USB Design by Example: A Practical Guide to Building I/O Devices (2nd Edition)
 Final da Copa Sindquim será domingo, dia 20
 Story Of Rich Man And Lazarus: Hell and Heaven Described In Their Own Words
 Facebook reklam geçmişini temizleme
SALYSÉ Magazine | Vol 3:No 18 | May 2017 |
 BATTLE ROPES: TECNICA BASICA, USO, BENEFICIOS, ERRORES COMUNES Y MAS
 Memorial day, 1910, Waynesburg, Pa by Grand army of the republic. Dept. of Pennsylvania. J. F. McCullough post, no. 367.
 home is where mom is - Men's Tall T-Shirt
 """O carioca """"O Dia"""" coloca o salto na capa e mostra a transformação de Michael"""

------------------------------------------------------------------------

(TASK DETAILS): Print nothing but the lines from the one containing "Memorial day, 1910, Waynesburg, Pa" through the end of the listing above, exactly as written.

(REPLY TO THE EXERCISE):
 Memorial day, 1910, Waynesburg, Pa by Grand army of the republic. Dept. of Pennsylvania. J. F. McCullough post, no. 367.
 home is where mom is - Men's Tall T-Shirt
 """O carioca """"O Dia"""" coloca o salto na capa e mostra a transformação de Michael"""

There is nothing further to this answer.